(Dataset entries)
_____

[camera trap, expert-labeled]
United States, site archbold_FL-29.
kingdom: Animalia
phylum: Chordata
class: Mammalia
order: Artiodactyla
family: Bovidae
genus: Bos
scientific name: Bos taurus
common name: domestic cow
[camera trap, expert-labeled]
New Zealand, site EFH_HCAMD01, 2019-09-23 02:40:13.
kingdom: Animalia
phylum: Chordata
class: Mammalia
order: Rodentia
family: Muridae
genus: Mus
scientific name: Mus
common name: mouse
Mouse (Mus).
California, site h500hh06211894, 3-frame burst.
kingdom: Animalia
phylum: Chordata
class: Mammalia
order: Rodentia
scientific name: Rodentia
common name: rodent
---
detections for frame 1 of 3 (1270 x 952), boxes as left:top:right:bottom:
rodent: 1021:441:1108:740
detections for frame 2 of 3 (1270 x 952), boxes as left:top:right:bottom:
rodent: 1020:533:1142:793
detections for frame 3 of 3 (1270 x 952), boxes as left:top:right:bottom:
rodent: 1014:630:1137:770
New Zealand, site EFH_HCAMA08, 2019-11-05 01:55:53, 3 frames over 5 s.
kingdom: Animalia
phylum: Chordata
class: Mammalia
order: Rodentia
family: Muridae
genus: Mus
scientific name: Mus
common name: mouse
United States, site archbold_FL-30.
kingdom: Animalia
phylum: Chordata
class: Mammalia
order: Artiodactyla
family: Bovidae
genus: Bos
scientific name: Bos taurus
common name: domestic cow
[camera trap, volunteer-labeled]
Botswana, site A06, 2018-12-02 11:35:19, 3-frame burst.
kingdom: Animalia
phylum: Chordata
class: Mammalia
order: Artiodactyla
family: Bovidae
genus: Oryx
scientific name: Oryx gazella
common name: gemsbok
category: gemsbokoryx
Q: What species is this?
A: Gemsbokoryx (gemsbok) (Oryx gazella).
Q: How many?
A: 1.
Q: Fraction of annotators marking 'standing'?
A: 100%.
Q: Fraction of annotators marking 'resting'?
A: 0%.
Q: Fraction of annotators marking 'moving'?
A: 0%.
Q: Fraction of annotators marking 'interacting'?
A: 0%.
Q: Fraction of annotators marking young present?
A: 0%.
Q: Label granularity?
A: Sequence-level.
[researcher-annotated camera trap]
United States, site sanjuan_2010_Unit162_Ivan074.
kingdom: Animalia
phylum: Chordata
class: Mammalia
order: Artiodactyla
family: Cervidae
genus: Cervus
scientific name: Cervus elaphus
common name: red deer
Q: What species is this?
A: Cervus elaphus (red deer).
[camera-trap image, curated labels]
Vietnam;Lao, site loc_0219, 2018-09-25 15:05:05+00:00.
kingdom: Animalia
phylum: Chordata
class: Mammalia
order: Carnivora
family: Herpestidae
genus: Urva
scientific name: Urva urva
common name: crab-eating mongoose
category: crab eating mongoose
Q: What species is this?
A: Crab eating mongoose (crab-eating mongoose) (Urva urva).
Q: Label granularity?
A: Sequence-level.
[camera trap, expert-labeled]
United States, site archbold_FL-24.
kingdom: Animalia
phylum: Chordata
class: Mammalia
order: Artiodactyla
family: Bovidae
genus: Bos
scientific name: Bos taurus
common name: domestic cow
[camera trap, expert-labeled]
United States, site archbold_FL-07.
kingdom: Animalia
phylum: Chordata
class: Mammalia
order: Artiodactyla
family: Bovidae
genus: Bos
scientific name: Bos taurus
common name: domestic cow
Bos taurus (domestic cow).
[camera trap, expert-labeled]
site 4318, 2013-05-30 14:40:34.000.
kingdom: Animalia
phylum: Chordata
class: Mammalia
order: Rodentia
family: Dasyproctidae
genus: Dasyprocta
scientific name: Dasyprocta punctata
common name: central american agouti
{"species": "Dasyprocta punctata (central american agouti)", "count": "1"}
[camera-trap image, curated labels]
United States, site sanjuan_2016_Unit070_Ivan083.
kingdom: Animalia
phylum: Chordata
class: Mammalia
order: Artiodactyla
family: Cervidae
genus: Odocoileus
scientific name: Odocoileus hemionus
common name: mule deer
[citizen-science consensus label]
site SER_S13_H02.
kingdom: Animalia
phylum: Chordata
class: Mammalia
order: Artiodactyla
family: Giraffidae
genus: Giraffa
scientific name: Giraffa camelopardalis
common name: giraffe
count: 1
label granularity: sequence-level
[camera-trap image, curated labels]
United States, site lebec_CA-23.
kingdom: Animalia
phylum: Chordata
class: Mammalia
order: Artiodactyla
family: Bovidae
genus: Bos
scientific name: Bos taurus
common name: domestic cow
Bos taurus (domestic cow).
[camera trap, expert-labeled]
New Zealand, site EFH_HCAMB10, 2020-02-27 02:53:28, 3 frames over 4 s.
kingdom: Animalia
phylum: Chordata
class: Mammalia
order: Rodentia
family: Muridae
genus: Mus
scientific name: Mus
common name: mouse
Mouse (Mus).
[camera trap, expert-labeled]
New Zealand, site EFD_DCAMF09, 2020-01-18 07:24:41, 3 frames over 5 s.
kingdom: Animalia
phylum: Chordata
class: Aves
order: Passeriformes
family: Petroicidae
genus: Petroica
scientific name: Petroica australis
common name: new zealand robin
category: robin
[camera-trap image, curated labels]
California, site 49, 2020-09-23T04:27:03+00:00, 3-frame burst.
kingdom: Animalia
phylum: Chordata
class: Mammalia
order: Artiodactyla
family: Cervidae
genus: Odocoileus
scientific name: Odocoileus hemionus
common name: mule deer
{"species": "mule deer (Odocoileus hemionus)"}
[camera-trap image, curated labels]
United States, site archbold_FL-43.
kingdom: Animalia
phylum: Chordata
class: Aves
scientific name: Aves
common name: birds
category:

_____

*PROBLEM TO WORK ON:* Beginning at the line with "Q: Fraction of annotators marking 'interacting'?" and ending at the line with "family: Dasyproctidae", reproduce each line of the data above exactly, and add no other lines.

*ANSWER TO THIS EXERCISE:*
Q: Fraction of annotators marking 'interacting'?
A: 0%.
Q: Fraction of annotators marking young present?
A: 0%.
Q: Label granularity?
A: Sequence-level.
[researcher-annotated camera trap]
United States, site sanjuan_2010_Unit162_Ivan074.
kingdom: Animalia
phylum: Chordata
class: Mammalia
order: Artiodactyla
family: Cervidae
genus: Cervus
scientific name: Cervus elaphus
common name: red deer
Q: What species is this?
A: Cervus elaphus (red deer).
[camera-trap image, curated labels]
Vietnam;Lao, site loc_0219, 2018-09-25 15:05:05+00:00.
kingdom: Animalia
phylum: Chordata
class: Mammalia
order: Carnivora
family: Herpestidae
genus: Urva
scientific name: Urva urva
common name: crab-eating mongoose
category: crab eating mongoose
Q: What species is this?
A: Crab eating mongoose (crab-eating mongoose) (Urva urva).
Q: Label granularity?
A: Sequence-level.
[camera trap, expert-labeled]
United States, site archbold_FL-24.
kingdom: Animalia
phylum: Chordata
class: Mammalia
order: Artiodactyla
family: Bovidae
genus: Bos
scientific name: Bos taurus
common name: domestic cow
[camera trap, expert-labeled]
United States, site archbold_FL-07.
kingdom: Animalia
phylum: Chordata
class: Mammalia
order: Artiodactyla
family: Bovidae
genus: Bos
scientific name: Bos taurus
common name: domestic cow
Bos taurus (domestic cow).
[camera trap, expert-labeled]
site 4318, 2013-05-30 14:40:34.000.
kingdom: Animalia
phylum: Chordata
class: Mammalia
order: Rodentia
family: Dasyproctidae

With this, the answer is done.